Les vieux -pardon, les âgés- d'aujourd'hui eurent de bons exemples à la tête de l'Etat :

- de Gaulle, vieux chêne qui avait fait la guerre...

- Giscard d'Estaing, qui jouait de l'instrument le plus vieux qui existe, l'accordéon...

- Pompidou, si vieux qu'il fit un quinquennat à l'époque du septennat.

Et brusquement, avant d'avoir un Président tombeur d'actrice, les âgés se retrouvèrent avec un président de la République tombeur de chanteuse, qui faisait du jogging en plein soleil les dimanches après-midi, quitte à en claquer ; de quoi nous faire regretter Churchill qui disait : "Quand j'ai envie de faire du sport, je retourne vite me coucher".

Bref, de quoi nous faire devenir un schnock, par réaction.

Comme le chantait Brassens, "quand on est con, on est con" ; ce n'est pas une question d'âge. Et quant à l'âge, qu'on remplace "troisième âge" par "sénior", c'est pas ça qui permet d'éviter les problèmes de prostate.

Mais on n'est plus sans défense ; le viagra et les lunettes permettent de continuer à pratiquer les activités physiques et intellectuelles. C'est de la seconde catégorie que nous parlons avec la mise en kiosque de ce magazine.

Ni rétrograde, ni passéiste...

Cette revue a pour mission d’explorer la culture populaire, au sens le plus large et d’en faire revivre aussi bien les œuvres les plus respectables (mais parfois oubliées) que les personnages les plus iconoclastes.

Pourquoi lancer pareille entreprise ?

Ses possibles lecteurs ont peut-être l’envie d’échapper à l’hystérie de l’époque en faisant un pas de côté, histoire de revisiter le passé en prenant son temps.

Leur slogan : "Nous aimons les «Schnocks»
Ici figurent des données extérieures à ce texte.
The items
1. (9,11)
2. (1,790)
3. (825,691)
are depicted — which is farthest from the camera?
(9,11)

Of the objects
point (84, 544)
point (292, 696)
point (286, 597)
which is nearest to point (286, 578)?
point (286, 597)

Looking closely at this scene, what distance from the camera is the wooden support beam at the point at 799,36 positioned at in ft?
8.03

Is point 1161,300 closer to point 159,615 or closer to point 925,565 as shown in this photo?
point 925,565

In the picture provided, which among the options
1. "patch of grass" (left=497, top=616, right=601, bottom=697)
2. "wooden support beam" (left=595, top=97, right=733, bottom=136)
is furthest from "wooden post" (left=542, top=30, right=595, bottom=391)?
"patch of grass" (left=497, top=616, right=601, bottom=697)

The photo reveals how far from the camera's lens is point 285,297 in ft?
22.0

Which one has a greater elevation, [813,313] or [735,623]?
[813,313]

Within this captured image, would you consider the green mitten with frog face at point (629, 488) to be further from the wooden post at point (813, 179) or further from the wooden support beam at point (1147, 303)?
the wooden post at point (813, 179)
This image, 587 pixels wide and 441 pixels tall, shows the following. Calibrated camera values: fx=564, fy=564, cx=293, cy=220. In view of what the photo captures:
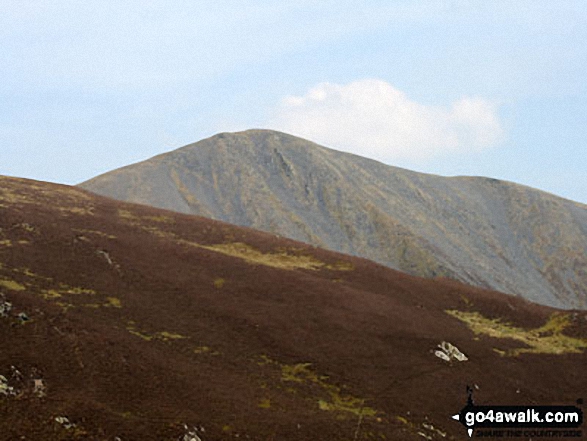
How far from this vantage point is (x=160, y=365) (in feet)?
115

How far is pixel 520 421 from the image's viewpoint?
4347 centimetres

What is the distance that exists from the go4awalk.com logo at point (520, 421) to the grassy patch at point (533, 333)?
10.3 m

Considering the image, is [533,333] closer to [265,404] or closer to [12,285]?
[265,404]

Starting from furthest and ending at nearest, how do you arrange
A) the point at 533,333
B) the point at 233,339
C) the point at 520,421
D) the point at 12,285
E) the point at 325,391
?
the point at 533,333 → the point at 233,339 → the point at 12,285 → the point at 520,421 → the point at 325,391

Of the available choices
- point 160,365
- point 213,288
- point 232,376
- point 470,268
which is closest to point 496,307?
point 213,288

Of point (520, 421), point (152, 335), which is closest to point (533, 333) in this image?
point (520, 421)

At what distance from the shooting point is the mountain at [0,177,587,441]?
96.0 ft

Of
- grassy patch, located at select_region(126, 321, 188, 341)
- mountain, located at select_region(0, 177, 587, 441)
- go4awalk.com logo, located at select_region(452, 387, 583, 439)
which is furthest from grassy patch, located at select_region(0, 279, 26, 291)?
go4awalk.com logo, located at select_region(452, 387, 583, 439)

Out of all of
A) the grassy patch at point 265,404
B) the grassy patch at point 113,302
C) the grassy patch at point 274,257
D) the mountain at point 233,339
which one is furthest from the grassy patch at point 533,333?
the grassy patch at point 113,302

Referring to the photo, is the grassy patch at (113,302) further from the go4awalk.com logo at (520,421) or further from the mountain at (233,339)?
the go4awalk.com logo at (520,421)

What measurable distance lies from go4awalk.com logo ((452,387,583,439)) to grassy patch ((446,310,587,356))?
33.7 ft

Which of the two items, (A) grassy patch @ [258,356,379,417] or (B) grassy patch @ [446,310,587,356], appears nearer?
(A) grassy patch @ [258,356,379,417]

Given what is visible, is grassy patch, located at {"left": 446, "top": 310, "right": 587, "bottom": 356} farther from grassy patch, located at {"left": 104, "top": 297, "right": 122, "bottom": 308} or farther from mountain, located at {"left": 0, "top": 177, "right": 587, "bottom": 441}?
grassy patch, located at {"left": 104, "top": 297, "right": 122, "bottom": 308}

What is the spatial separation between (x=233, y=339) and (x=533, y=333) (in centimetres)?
3744
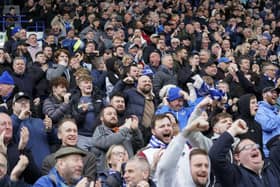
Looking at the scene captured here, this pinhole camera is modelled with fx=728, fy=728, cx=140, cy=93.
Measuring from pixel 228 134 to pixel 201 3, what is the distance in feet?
60.0

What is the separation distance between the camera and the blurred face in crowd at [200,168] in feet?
19.4

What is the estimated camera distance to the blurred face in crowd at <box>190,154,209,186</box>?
5.90 meters

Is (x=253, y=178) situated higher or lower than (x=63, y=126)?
lower

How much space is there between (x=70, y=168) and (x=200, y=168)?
1.07m

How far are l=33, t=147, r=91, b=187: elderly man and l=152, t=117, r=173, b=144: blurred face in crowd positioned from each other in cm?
135

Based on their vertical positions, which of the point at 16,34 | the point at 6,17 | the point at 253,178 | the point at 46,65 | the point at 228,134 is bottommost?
the point at 253,178

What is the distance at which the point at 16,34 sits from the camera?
50.1 ft

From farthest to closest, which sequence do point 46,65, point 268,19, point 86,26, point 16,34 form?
point 268,19 → point 86,26 → point 16,34 → point 46,65

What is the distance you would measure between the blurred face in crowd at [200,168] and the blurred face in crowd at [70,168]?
3.13 ft

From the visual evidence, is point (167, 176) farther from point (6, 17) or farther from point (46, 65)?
point (6, 17)

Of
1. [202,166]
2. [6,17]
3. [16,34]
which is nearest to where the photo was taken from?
[202,166]

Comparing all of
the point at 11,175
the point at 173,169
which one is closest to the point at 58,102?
the point at 11,175

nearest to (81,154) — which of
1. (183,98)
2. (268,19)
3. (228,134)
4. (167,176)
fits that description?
(167,176)

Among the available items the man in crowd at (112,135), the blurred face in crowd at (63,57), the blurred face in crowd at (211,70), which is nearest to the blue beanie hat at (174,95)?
the man in crowd at (112,135)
Extrait de la présentation : Ces figures d’un autre temps sont forts en gueule, élégants débraillés, râleurs en boucle, maltraitant la bienséance et une certaine idée du «bon goût», s’affranchissant des modes et de l’air du temps. Ce sont, à un moment où nous-mêmes commençons à subir les ravages du temps et à cultiver avec délice une certaine morgue à l’encontre des générations qui nous succèdent, nos «résistants» à nous…
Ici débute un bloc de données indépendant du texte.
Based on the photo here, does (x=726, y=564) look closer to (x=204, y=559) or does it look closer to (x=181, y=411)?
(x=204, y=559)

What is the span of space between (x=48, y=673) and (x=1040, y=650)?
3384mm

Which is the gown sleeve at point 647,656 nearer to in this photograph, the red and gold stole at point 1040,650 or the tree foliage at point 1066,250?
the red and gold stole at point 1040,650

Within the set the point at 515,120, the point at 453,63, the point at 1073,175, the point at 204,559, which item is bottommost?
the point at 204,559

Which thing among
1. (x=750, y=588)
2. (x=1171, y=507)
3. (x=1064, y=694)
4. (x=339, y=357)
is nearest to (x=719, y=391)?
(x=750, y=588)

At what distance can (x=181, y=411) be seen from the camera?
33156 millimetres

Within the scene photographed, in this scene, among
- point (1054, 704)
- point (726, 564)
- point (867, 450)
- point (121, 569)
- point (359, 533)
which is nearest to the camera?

Est-il est possible de tourner le dos au jeunisme qui nous entoure, sans devenir des vieux c… pour autant ?

On a beau avoir notre mort en ligne de mire, ça n'empêche pas d'avoir envie de rigoler. On a l'âge de son cerveau, pas de ses artères.

Si le canard vaut le coup, ce sera 14,50 € de moins pour nos héritiers.